By Fr. Tom Hurley
Sunday, February 5, 2017
I remember many years ago when I was a young associate on the south side, the pastor I was working with at the time became very ill, and unfortunately he had to take a leave of absence for about three months. Being only three years ordained and not feeling very confident, I was then left as the administrator of the parish until the pastor’s return. On one hand, being alone and being responsible for the parish was both exciting and exhilarating. It forced me to grow and be more attentive to the many demands of parish life. But then came Columbus Day. I was called early in the morning by the Chicago Police to inform me that our maintenance man had been struck and killed by a Metra train and they requested that I go to the scene to both identify and anoint him, which I did. It was an awful experience. (Pray for all those First Responders out there!)
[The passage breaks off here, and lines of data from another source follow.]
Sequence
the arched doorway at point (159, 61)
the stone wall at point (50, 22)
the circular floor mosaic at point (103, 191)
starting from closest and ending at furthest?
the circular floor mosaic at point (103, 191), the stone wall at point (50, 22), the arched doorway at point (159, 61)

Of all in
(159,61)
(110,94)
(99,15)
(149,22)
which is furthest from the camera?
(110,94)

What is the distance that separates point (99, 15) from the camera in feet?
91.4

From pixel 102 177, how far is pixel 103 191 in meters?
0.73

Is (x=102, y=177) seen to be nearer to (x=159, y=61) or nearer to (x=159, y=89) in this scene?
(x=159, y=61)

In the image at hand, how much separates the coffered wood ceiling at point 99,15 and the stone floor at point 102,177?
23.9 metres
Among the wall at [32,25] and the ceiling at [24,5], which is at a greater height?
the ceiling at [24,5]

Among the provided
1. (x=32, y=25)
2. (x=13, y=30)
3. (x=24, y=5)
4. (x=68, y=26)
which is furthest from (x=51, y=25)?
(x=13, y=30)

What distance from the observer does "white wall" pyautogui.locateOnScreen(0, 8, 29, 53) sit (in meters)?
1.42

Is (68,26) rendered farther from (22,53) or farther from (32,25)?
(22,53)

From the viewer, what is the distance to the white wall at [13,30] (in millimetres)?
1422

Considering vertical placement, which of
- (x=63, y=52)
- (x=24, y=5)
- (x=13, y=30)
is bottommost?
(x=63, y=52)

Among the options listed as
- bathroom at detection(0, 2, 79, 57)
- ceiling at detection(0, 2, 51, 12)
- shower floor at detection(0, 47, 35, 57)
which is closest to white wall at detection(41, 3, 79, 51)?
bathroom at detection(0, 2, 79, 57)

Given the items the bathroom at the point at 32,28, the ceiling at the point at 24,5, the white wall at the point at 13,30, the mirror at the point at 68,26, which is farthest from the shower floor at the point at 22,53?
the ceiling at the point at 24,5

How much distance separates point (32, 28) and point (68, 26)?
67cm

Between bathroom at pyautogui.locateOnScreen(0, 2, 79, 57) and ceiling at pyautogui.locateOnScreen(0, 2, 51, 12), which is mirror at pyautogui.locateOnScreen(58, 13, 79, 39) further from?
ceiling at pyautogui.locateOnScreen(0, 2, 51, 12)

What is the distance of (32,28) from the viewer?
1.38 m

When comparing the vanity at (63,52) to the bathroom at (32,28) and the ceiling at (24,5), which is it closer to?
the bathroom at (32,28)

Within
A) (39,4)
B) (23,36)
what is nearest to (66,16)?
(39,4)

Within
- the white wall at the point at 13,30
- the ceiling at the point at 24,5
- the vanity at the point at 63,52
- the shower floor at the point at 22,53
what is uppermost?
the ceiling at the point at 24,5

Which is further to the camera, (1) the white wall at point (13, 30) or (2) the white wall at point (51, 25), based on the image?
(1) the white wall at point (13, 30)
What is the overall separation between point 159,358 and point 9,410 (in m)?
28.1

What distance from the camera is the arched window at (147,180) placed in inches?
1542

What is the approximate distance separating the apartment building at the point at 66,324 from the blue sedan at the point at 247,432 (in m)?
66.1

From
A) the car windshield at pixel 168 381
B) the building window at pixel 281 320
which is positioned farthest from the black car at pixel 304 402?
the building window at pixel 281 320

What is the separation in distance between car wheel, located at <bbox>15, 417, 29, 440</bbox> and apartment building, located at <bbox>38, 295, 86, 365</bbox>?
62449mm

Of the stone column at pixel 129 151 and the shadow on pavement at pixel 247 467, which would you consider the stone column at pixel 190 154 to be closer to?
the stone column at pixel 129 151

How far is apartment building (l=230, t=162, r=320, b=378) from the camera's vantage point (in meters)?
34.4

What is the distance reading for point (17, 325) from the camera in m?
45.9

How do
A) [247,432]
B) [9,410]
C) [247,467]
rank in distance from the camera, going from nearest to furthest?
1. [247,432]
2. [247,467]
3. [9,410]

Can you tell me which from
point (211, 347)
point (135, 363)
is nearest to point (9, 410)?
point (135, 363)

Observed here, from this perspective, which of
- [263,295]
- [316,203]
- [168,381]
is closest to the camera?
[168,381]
Afterwards, I had the responsibility of sharing this devastating news with his brother, then his elderly mother, and finally his adult children. It was one of the most difficult things I’ve had to do as a priest in twenty years. The next day, I was called by the school to respond to a bad situation which happened among some of our 8th grade students. Then, the Music Director called and asked me to help “put out a fire” among the choir members who were about ready to walk out on him. In two short days, it felt like the roof of the church was caving in on me and it wasn’t fun. On Wednesday of that week, I found myself alone in my room and I had just opened the book of Christian prayer and there jumping out at me were the simple words of the psalm, “It is the Lord!” It is the Lord who sets prisoners free; it is the Lord who gives sight to the blind; it is the Lord who feeds the hungry…..And for this sacred time, in the midst of chaos, I truly felt a sense of calm and God’s presence.
I thought of that this past Thursday, February 2, as we celebrated the Feast of the Presentation of the Lord. In case you were wondering, the Presentation (or Candlemas Day) celebrates the 40th day since Christmas and the moment when Mary and Joseph presented Jesus in the Temple, according the law and prescription of their day. I love Candlemas Day, because the Gospel text from Luke shows us the picture of two marvelous characters, Simeon and Anna. We are told that this faithful twosome are advanced in years and they have waited a very long time to see the One whom God would send to the world. Jesus is called a light to the nations in this text and this light will dispel the darkness.
I think Simeon and Anna represent the best of fidelity in prayer and trust in a God who walks with us especially in our darkest moments. These iconic characters of old show us what can happen if we allow ourselves to be open to the moments when God’s light enters our space. It’s like sitting with the psalms after a string of days filled with challenge and suddenly the words of scripture literally jump out at you and enter your soul. We have to be patient. We have to wait. We have to keep ourselves open to the surprising ways God speaks to the human heart.
The other thing I love about Simeon and Anna is that they represent the elders among us. Elders are wisdom figures. They lead by example. They people of inspiration who show us an encouraging, life-giving way. Any time I come across this text about Simeon and Anna I can’t help but think fondly about my own grandparents and a few great aunts who blessed my life growing up. I continue to be inspired by their living memory and their wonderful example as people of faith. They weren’t just people of “another generation.” These are, in my opinion, member of the “greatest generation” (Thank you Tom Brokaw) whose simplicity of life and fidelity to the life of the church and their own prayer life are a treasured gift. I continually think about my grandparents and great aunts who inspired and influenced my own vocation to becoming a priest.
In our technologically advanced world and a culture that has shifted dramatically from that of the greatest generation, let’s not forget their unbelievable example of faith and prayer. Let’s give thanks for the many Simeons and Annas in our own lives who were the first to share faith with us and those who remained faithful in the Temple even in the midst of sorrow and disappointments.
Have a great Super Bowl Sunday and a wonderful week ahead. Please don’t forget about our Valentine’s Mass next Saturday February 11th at 6:00 p.m.